Dataset excerpt:
- - -

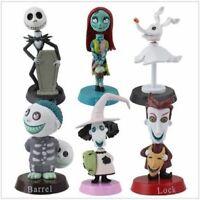6PCS Nightmare Before Christmas Jack Sally Action Figure Kid Birthday Gift Toy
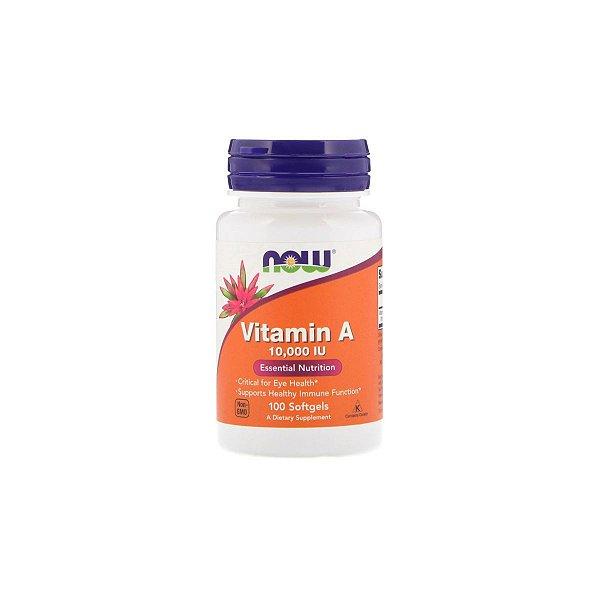 Vitamina A 10.000 IU - 100 Softgel - NOW
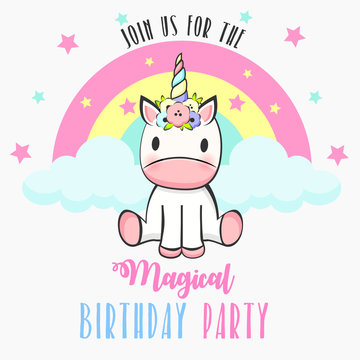 Birthday party invitation with baby unicorn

- - -

What the task requires: Print the material precisely as given, dropping any images it holds.

Written answer:
6PCS Nightmare Before Christmas Jack Sally Action Figure Kid Birthday Gift Toy
 Vitamina A 10.000 IU - 100 Softgel - NOW
 Birthday party invitation with baby unicorn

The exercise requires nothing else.